No recognized day of mourning: Currently, over 2000 people die from the pandemic in the U.S. each day. Gathering for mourning is discouraged or greatly modified. Many who have watched their loved one die alone, grieve alone. Because the pandemic marches on, efforts to memorialize those who have lost their lives to the pandemic is blunted in a collective sense. For example, 9/11 is memorialized with an established onsite memorial. Throughout the years there has been a moment of silence throughout the country on the hour of that day in 2001 as a way of recognizing the tragedy across our country. This ritual was practiced for many years. Rituals for collectively grieving the loss of life from COVID-19 have been put on hold, waiting for the pandemic to end. As a result, there is incompleteness to the grief process.

This is also reflected in relationship betrayal. Commonly, betrayals are not memorialized. Quietly, betrayed partners suffer in isolation. Often, those who betray numb the pain of the losses they create with the adrenaline of a new relationship or experience of independence. Betrayed partners feel the pressure to move on with life though torn up inside with confusion and heartache. There is hope that the reality of betrayal is only a bad dream. Unlike death experienced in the pandemic, the death of relationship is manifested while the betrayer lives life with another thriving with the joy of a newfound relationship. The experience is agonizing for the betrayed partner with no ritual to memorialize the sudden reality of loss.

Survival mode existence in isolation: The continuing spread of the COVID virus keeps our brains in survival mode. We are stressed and preoccupied rather than reflective and present to emotional experience of grief. Quarantine is demanding and isolation is difficult. Cities around the world are shutdown as a result of the spread of COVID-19. Melbourne Australia is currently in its 6th lockdown since the pandemic began.

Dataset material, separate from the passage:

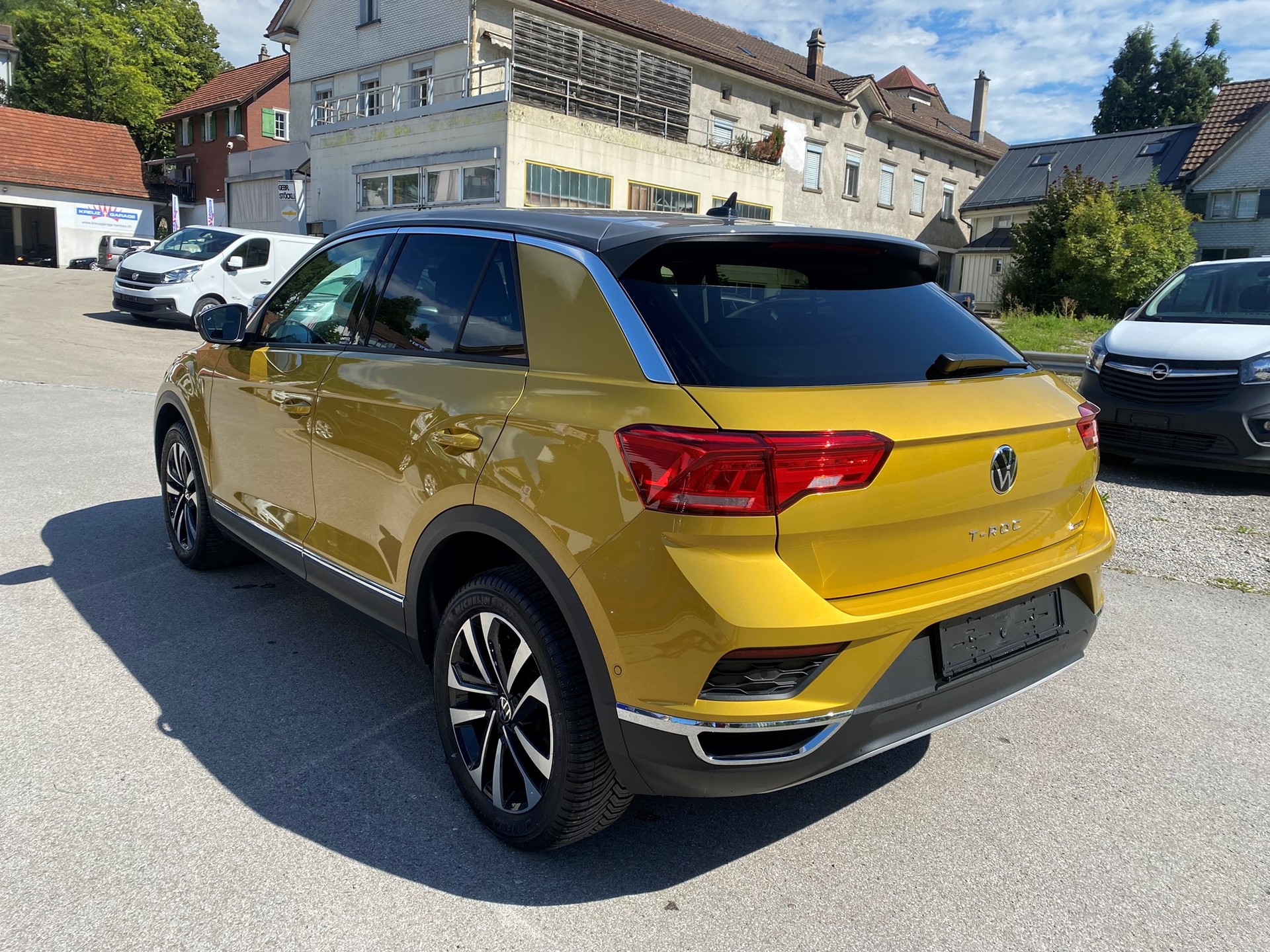 VW T-Roc 2.0 TDI SCR Advance DSG 4Motion-image-2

It is difficult to observe the loss of life and grieve while in survival mode. The same is true with relationship betrayal. When a partner suddenly faces the loss of relationship through betrayal, the priorities of life become one of mere existence. There is a hollow routine of taking care of the responsibilities of life. It feels like quarantine. It is a gigantic effort to get out of bed and just endure the pain. It all takes place in an emotional bubble that feels like quarantine. The world goes on about you while you struggle to survive the agony of relational betrayal.

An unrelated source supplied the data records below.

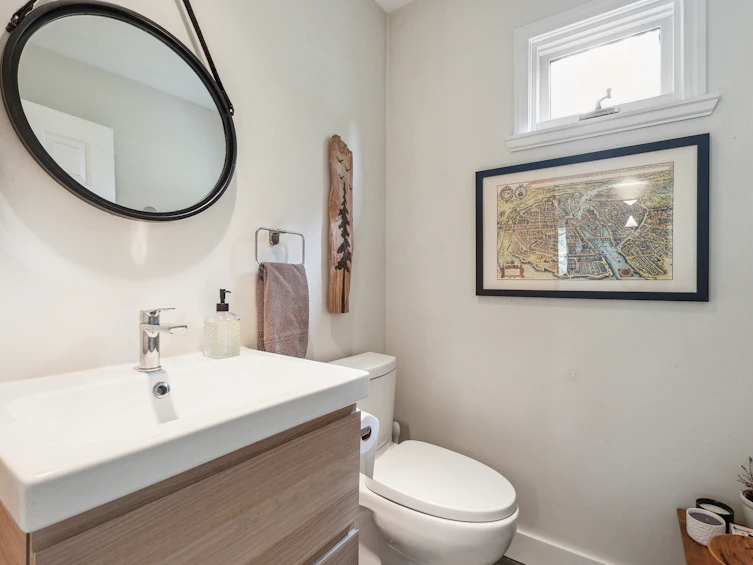 1589 Bowser Avenue, North Vancouver, BC, V7P 2Y4 - 13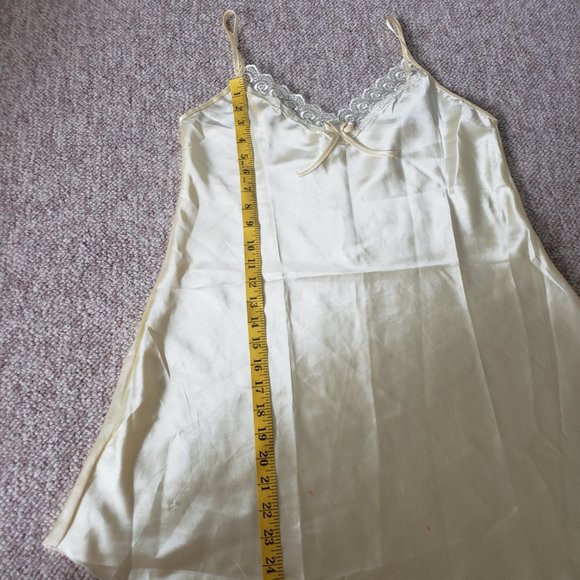 Pale yellow slip with matching robe - Picture 6 of 13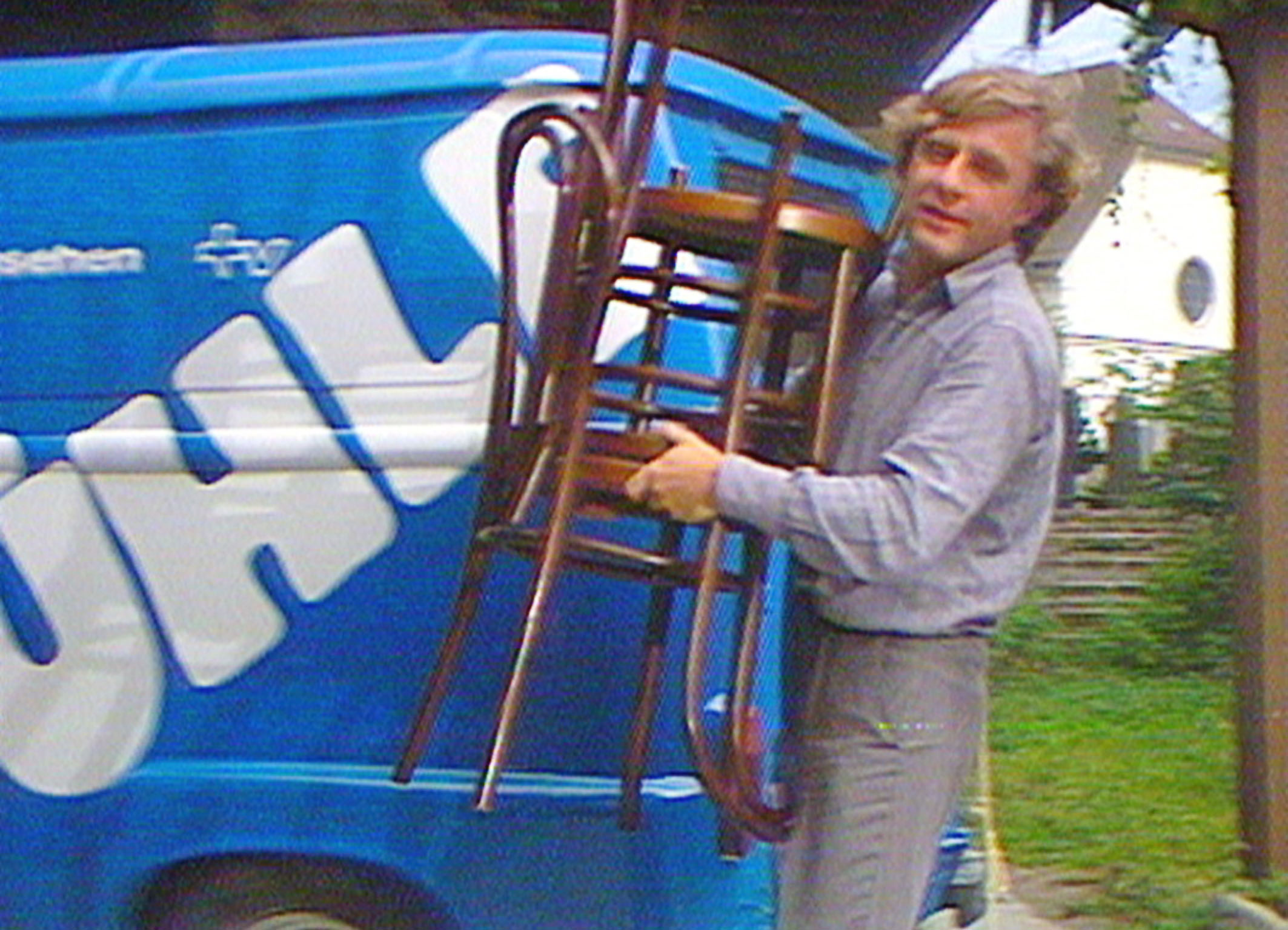3stuehle_1_2.jpg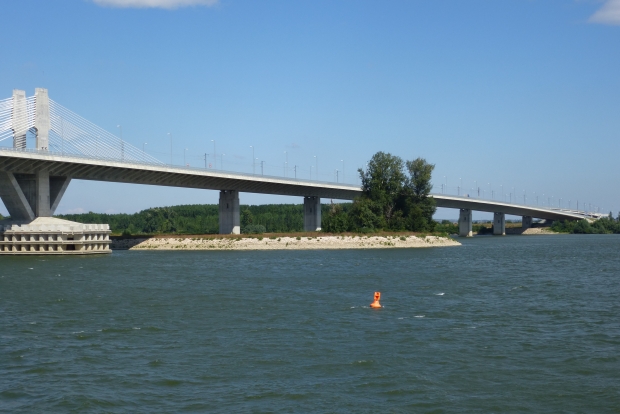 Brücke mit Insel im Strom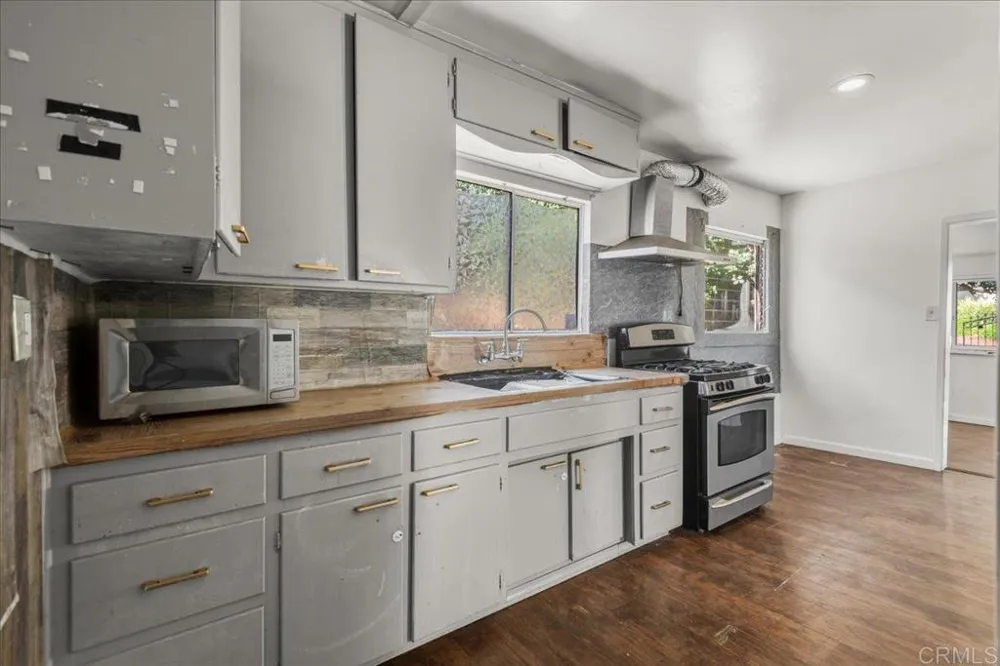 12830 Mapleview St Lakeside, CA 92040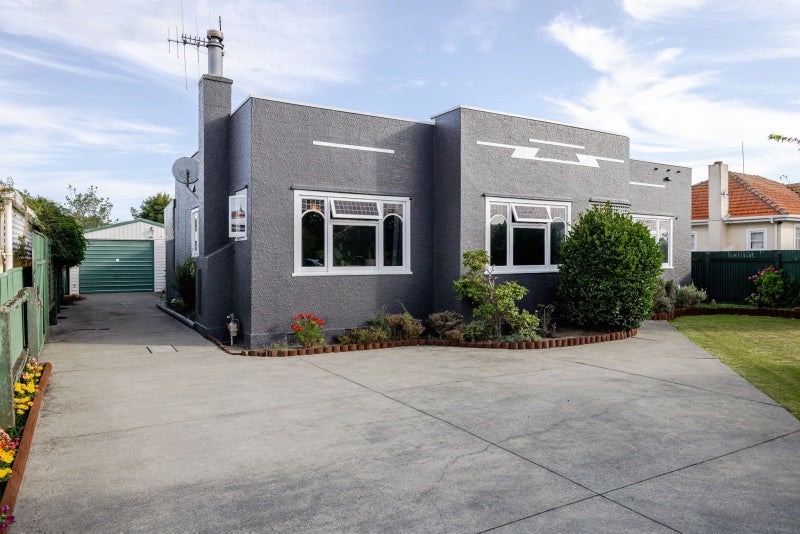 32 Rewa Street, Takaro, Palmerston North - Carousel 2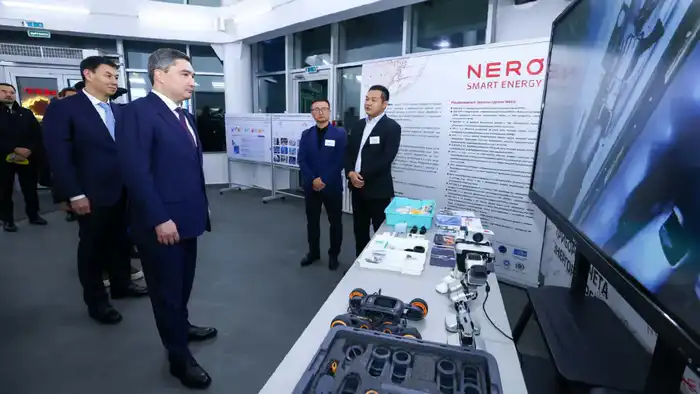 Олжас Бектенов проверил исполнение поручений Президента по развитию высокотехнологичных производств на территории СЭЗ «ПИТ «Алатау» в Алматы (5)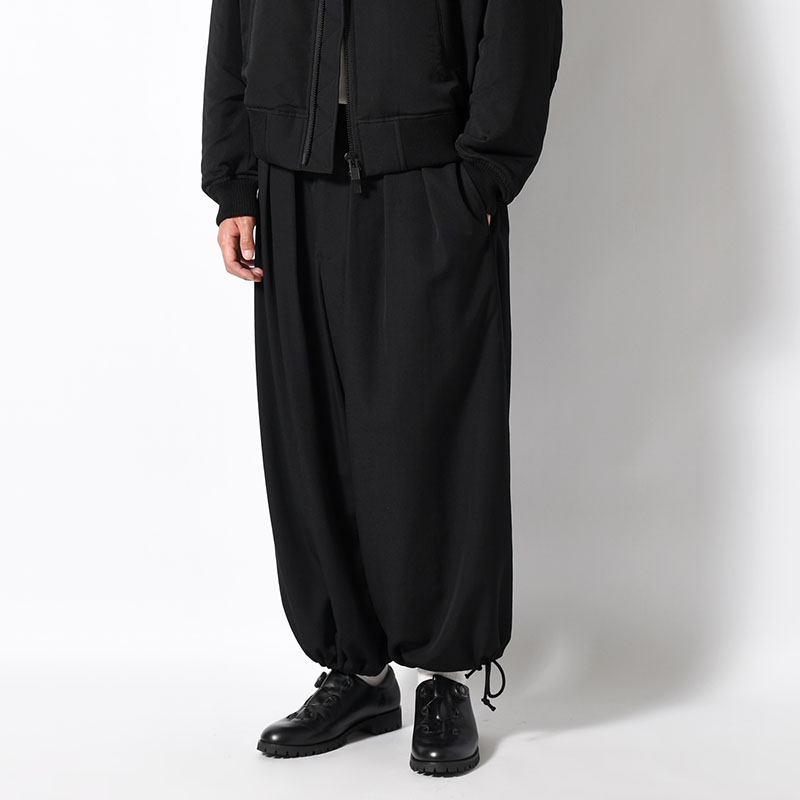 WOOL GABARDINE THIN BALLOON PANTS -BLACK-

Complicated grief intersects the losses from the pandemic and betrayal. It heightens the need to practice collective grieving. In isolation we don’t make it to the other side. Collectively we can get through the greatest losses of our lives. We can hold rituals that memorialize and heal our losses in community. As a nation, a neighborhood or a 12-step community we can work through complicated grief by refusing to let those who grieve be forgotten. Every small gathering can heal and grieve together. Social connection need not be destroyed because of pandemic or betrayal loss.

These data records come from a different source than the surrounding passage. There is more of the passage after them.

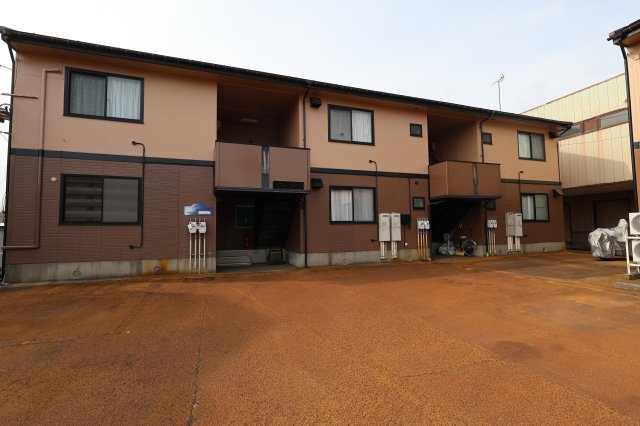 セジュール・イーストA棟の外観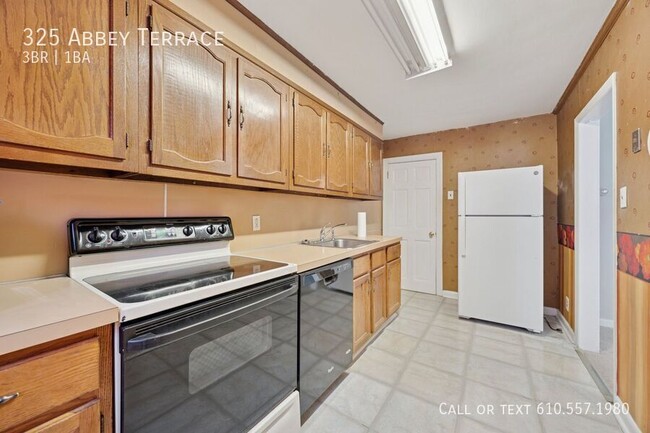 Building Photo - 325 Abbey Terrace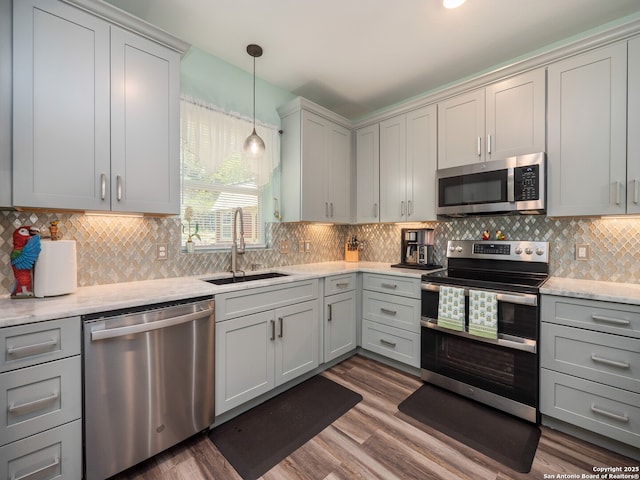 2872 Lakeview Dr, Canyon Lake, TX 78133 - kitchen featuring appliances with stainless steel finishes, a sink, gray cabinets, dark wood-style floors, and backsplash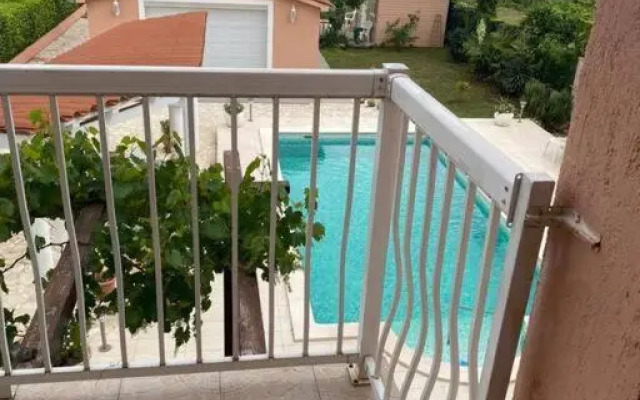 Lovely 3 Bedroom Apartment In Quiet Area w/ Pool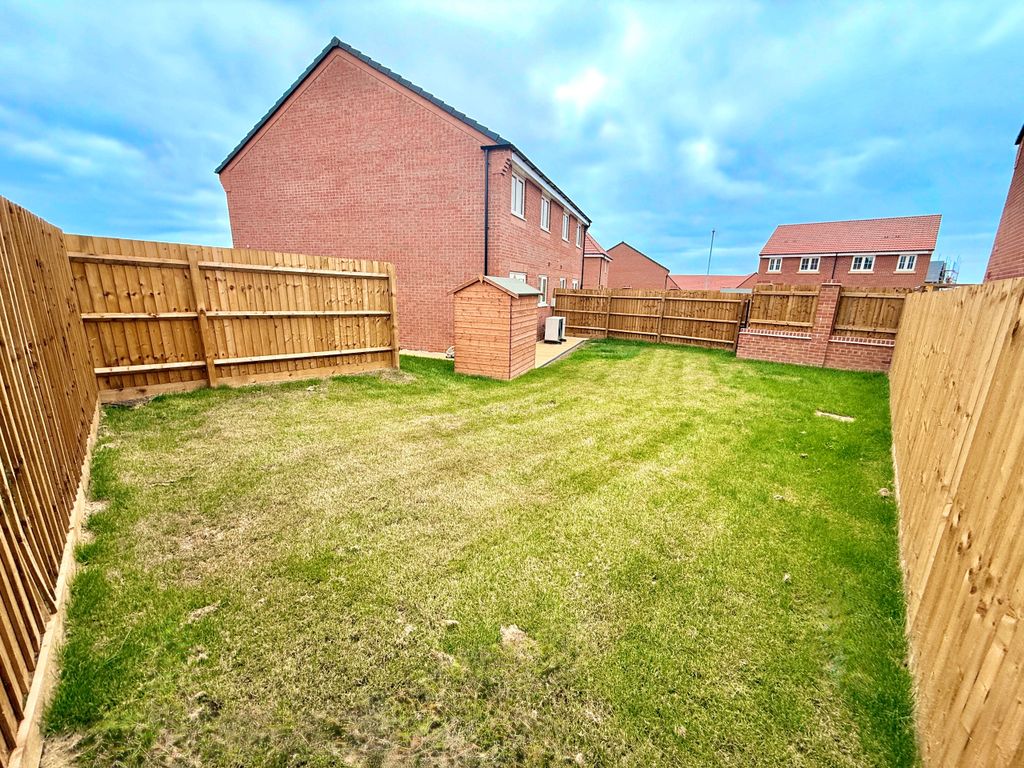 Property photo 3 of 26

A grief shared is a grief diminished. Having a sense of feeling connected and being in it together can be really helpful in healing and coping with grief.  Divisiveness destroys and disenfranchises connection in a community. We can unify in the presence of difference through common shared loss. Everyone knows loss. We can remember and reflect and be present with emotional loss through small gatherings (less than 10) even with masks as necessary.  Now is a time that begs for a sense of unity to manage our emotional losses, shock and fear through collective grieving. Today is a day of destiny that calls for each of us to insulate and not isolate. We must take the risk of becoming emotionally naked and allowing another individual to touch our spirit of vulnerability.